Laboratory Health Profiles
of Desert Tortoises in the Mojave Desert:
A Model for Health Status Evaluation of Chelonian Populations
P L E N A R Y L E C T U R E
MARY M. CHRISTOPHER,1 KEN A. NAGY,2
IAN WALLIS,3 JAMES K. KLAASSEN,2 AND KRISTIN H. BERRY 4
1 University of CaliforniaDavis, Davis, CA 95616 USA
2 University of California, Los Angeles, CA 90024, USA
3APL Laboratories, Las Vegas, NV 89119, USA
4 U.S. Geological Survey, Biological Resources Division, Riverside, CA 92507-0714, USA
ABSTRACT: Survival of the desert tortoise, Gopherus agassizii, in todays world depends upon its ability to adapt to drought, habitat loss, competition for forage, and our ability to detect and eradicate diseases such as mycoplasmosis. In 1989, the Bureau of Land Management instituted a Laboratory and Health Profile Research Program designed to analyze and interpret laboratory and health data from free-ranging desert tortoises over a 35 year period. The goals of this program were to establish reference ranges under a variety of environmental and physiological conditions, to differentiate physiologic and pathologic changes, and to assess the utility of specific laboratory tests for evaluating desert tortoise health. Between 1989 and 1992 blood samples were obtained for hematological and biochemical profiles from tortoises at three sites in the Mojave Desert of California. Physical examinations, nasal cultures, and serology for Mycoplasma agassizii were also performed and interpreted in conjunction with changes in laboratory data.
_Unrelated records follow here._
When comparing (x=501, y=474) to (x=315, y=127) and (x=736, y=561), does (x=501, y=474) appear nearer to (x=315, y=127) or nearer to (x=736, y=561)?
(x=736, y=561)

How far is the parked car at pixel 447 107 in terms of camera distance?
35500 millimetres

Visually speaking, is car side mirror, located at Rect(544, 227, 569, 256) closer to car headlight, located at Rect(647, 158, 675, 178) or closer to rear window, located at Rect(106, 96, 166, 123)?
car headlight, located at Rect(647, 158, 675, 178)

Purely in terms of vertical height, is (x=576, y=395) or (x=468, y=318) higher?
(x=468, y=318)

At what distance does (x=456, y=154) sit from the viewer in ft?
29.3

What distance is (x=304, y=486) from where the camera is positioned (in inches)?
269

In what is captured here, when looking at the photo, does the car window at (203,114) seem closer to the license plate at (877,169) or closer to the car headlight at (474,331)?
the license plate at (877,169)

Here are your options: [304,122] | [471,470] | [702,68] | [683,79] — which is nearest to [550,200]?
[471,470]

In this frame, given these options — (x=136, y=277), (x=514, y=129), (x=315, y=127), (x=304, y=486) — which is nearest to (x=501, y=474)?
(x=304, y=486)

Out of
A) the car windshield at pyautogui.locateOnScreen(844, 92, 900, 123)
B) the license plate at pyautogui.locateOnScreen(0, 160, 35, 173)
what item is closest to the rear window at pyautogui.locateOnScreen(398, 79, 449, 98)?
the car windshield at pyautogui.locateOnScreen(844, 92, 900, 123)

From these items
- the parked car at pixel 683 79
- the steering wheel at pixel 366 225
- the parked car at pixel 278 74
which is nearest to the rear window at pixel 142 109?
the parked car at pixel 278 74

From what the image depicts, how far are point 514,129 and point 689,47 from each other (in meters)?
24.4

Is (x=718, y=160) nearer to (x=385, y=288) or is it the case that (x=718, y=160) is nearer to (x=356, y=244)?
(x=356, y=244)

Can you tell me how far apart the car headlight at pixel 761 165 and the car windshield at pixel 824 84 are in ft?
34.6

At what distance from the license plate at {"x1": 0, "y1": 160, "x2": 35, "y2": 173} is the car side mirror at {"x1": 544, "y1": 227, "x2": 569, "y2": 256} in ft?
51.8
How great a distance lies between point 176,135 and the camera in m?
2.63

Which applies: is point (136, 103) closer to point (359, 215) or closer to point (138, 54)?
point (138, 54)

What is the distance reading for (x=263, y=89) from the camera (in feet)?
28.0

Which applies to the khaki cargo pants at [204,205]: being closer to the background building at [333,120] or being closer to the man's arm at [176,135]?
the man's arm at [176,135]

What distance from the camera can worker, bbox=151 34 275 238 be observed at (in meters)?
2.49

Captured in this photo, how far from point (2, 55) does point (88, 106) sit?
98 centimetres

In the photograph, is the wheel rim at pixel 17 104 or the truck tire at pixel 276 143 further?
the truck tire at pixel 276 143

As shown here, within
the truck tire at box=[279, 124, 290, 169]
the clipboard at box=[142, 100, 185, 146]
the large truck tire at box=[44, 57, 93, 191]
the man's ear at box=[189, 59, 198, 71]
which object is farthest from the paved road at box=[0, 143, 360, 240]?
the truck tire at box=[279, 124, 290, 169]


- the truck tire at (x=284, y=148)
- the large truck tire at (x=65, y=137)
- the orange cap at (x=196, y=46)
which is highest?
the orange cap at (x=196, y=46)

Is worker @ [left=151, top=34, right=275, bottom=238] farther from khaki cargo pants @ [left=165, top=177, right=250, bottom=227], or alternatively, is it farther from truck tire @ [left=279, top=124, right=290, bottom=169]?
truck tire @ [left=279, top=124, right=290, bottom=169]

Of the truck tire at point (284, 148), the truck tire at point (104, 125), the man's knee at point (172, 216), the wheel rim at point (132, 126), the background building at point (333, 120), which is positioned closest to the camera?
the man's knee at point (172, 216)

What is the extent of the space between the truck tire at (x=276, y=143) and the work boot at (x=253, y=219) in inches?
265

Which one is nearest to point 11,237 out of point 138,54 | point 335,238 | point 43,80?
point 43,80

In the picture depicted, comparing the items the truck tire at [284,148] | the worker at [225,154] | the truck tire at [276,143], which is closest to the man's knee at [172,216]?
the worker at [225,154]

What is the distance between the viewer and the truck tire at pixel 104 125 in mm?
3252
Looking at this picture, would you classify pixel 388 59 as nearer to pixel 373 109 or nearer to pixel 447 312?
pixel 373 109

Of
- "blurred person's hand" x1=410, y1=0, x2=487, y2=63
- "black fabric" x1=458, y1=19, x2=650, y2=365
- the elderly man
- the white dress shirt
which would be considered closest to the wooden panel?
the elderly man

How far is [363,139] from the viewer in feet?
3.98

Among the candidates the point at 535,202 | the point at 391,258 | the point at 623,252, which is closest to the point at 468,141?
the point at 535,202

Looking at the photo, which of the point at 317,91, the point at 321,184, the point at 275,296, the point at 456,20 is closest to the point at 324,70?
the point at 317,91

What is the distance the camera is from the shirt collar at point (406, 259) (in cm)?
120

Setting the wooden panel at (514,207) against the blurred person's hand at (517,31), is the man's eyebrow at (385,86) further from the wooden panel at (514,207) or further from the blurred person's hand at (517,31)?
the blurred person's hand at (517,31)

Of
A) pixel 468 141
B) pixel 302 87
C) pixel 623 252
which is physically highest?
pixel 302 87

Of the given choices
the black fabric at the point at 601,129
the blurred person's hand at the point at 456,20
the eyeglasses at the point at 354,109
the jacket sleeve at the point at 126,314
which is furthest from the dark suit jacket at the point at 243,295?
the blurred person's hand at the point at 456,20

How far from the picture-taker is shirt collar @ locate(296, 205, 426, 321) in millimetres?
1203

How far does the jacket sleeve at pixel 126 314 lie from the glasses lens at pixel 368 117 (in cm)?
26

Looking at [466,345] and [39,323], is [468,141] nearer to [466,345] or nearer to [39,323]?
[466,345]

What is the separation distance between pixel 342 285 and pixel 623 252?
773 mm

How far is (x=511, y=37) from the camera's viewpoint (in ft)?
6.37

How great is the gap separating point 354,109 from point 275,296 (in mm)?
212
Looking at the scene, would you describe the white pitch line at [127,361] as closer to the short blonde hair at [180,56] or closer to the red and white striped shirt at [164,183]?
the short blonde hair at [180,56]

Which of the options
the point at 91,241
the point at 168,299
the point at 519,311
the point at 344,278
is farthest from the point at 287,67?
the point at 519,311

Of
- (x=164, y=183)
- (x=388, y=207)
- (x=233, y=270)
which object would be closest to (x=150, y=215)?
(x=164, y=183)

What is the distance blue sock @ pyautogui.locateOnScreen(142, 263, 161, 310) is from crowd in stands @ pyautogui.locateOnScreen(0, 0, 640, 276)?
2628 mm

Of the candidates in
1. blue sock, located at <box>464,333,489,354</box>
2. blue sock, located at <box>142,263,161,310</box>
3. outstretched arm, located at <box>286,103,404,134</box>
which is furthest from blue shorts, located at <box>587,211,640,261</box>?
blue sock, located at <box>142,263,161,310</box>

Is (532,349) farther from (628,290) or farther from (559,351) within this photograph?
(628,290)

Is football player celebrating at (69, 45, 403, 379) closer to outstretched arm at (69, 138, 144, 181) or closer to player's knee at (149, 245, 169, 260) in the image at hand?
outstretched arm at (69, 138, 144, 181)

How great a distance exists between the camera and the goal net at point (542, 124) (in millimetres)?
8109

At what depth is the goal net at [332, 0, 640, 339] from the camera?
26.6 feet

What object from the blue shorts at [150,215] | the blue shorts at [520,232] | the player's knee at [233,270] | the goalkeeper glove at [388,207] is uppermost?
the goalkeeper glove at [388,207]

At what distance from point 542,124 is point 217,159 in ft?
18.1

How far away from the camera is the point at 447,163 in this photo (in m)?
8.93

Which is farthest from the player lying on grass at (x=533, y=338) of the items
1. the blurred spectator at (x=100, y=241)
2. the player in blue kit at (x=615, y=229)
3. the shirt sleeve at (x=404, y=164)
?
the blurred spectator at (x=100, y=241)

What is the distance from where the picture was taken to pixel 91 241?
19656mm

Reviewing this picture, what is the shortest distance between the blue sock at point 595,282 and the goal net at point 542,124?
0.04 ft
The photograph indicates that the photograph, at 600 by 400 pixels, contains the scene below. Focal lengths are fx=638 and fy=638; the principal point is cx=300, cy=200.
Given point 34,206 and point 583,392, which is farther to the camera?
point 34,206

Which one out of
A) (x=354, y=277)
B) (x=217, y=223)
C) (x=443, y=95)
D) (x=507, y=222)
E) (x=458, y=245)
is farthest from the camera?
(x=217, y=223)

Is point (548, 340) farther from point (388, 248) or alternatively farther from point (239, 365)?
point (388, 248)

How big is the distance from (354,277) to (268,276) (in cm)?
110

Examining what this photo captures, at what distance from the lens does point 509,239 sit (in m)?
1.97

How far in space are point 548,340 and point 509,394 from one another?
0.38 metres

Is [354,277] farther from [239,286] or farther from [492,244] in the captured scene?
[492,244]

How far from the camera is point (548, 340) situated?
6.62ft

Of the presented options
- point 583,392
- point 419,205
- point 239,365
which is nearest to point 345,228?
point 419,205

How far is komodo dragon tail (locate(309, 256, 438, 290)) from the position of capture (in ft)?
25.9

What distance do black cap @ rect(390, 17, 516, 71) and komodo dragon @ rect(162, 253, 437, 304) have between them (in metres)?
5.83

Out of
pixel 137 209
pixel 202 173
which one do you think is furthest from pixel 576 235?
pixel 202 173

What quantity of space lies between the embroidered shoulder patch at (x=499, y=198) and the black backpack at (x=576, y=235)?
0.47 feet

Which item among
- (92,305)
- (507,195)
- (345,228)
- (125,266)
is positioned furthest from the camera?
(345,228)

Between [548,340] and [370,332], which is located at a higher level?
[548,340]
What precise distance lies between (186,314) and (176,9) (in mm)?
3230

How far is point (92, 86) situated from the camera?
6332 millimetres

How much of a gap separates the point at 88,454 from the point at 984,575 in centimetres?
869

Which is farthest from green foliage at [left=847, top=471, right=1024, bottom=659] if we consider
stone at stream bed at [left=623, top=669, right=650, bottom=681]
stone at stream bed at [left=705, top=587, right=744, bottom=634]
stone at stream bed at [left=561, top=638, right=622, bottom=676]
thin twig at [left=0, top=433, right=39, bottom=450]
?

The first year of the program was a trial during which sampling protocols, test parameters, methodology, and data formats were optimized. Consistent data that permitted year-to-year comparisons were obtained between 1990 and 1992. Significant differences were observed in several parameters between male and female tortoises. Marked seasonal differences were observed in association with hibernation, rainfall, and dietary intake. Urea nitrogen was the best overall indicator of hydration status. Marked elevations in blood urea nitrogen occurred during a drought year and were associated with significant mortality in tortoises at one study site. Plasma iron, glucose, and total protein values were good longitudinal indicators of nutritional status, and values were often lower in tortoises serologically positive for M. agassizii. Individual tortoises showed laboratory and physical evidence for anemia, renal failure, and inflammatory disease. These results support the need for baseline laboratory and health data to assess the effects of environmental degradation, physiological changes, and disease exposure, as well as to monitor both immediate and long-term changes in population health.